Em especial, o contrato de namoro firmado pelas partes (fls. 41/43), que foi celebrado dentro dos ditames do artigo 104, do Código Civil, inexistindo patente vício de vontade que poderia ensejar, de plano, o reconhecimento de eventual nulidade. De tal sorte, é válido. […]”[3]

Destaca-se, contudo, que o entendimento dos Tribunais sobre a eficácia do contrato de namoro ainda não está consolidado, e embora o instrumento constitua prova da vontade das partes naquele momento, é preciso considerar que o simples fato de celebrar o contrato de namoro não é suficiente para afastar a união estável, se os elementos fáticos da vida do casal comprovarem a intenção de constituir família.

Para que o contrato de namoro seja eficaz, é imprescindível que ele espelhe fielmente a realidade dos namorados, ou seja, a ausência de vontade de constituir família naquele momento.
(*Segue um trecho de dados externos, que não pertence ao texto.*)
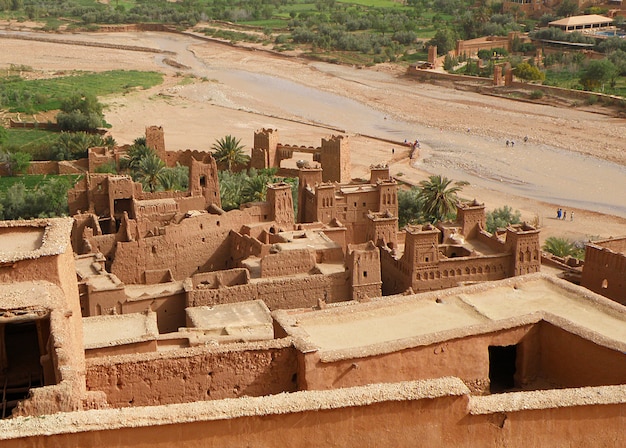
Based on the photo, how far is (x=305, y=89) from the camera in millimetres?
75625

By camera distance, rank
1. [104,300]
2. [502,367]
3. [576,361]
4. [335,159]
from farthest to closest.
→ [335,159], [104,300], [502,367], [576,361]

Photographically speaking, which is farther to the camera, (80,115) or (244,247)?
(80,115)

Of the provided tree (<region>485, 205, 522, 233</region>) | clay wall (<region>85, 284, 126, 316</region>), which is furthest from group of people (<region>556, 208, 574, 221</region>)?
clay wall (<region>85, 284, 126, 316</region>)

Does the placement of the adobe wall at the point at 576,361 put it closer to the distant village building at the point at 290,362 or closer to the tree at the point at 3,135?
the distant village building at the point at 290,362

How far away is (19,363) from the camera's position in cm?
1118

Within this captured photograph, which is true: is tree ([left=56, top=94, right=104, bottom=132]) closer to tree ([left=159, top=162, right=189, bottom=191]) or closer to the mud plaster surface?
tree ([left=159, top=162, right=189, bottom=191])

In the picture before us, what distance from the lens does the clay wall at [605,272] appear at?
901 inches

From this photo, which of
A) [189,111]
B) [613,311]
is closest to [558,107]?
[189,111]

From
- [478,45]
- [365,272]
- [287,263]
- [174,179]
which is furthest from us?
[478,45]

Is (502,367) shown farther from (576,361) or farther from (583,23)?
(583,23)

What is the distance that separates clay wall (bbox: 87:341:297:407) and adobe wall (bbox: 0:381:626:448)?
100 inches

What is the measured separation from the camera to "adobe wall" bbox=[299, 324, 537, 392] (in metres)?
11.6

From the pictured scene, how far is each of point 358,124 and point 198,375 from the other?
50908mm

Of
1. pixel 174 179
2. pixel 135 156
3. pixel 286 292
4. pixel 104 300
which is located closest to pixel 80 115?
pixel 135 156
Do contrário, se os fatos revelarem que na realidade a relação do casal apresenta as características de uma união estável, o contrato de namoro será ineficaz. Nesse contexto, o professor Carlos Roberto Gonçalves assim leciona sobre o contrato de namoro:

“O denominado ‘contrato de namoro’ tem, todavia, eficácia relativa, pois a união estável é, como já enfatizado, um fato jurídico, um fato da vida, uma situação fática, com reflexos jurídicos, mas que decorrem da convivência humana. Se as aparências e a notoriedade do relacionamento público caracterizarem uma união estável, de nada valerá contrato dessa espécie que estabeleça o contrário e que busque neutralizar a incidência de normas cogentes, de ordem pública, inafastáveis pela simples vontade das partes.”[4]

Fotografias que atestem que a convivência era pública, relatos de pessoas próximas de que a relação do casal foi duradoura e até mesmo provas documentais, como correspondências postais endereçadas à residência comum, são elementos que podem contribuir para a formação do convencimento do juiz de que a relação do casal possuía todas as características da união estável.

A quem deseja usar o contrato de namoro para preservar o seu patrimônio pessoal, a alternativa é incluir no instrumento a previsão de que, no caso de uma eventual evolução do namoro para uma união estável, o regime a ser adotado pelo casal será o da separação total de bens.

Finalmente, o recado que deixamos para os casais que pretendem celebrar contrato de namoro, é que se atentem aos princípios da boa-fé e da primazia da realidade. Ou seja, que o instrumento reflita exatamente os objetivos e a realidade do casal, pois somente dessa forma é que reputamos que o contrato de namoro poderá ser considerado juridicamente eficaz.

[1] “Art. 421. A liberdade contratual será exercida nos limites da função social do contrato.” “Art. 425. É lícito às partes estipular contratos atípicos, observadas as normas gerais fixadas neste Código.”

[2] TJSP. Apelação Cível nº 1007161-38.2019.8.26.0597. 6ª Câmara de Direito Privado do Tribunal de Justiça de São Paulo. Des. Rel. Cristina Medina Mogioni. Julgado em 02/06/2021.

[3] TJSP. Apelação Cível nº 1000884-65.2016.8.26.0288. 9ª Câmara de Direito Privado do Tribunal de Justiça de São Paulo. Des. Rel. Murillo Pereira Cimino. Julgado em 25/07/2020.

[4] Gonçalves, Carlos Roberto. Direito civil brasileiro, volume 6 : direito de família/Carlos Roberto Gonçalves. 9. ed. São Paulo: Saraiva, 2019.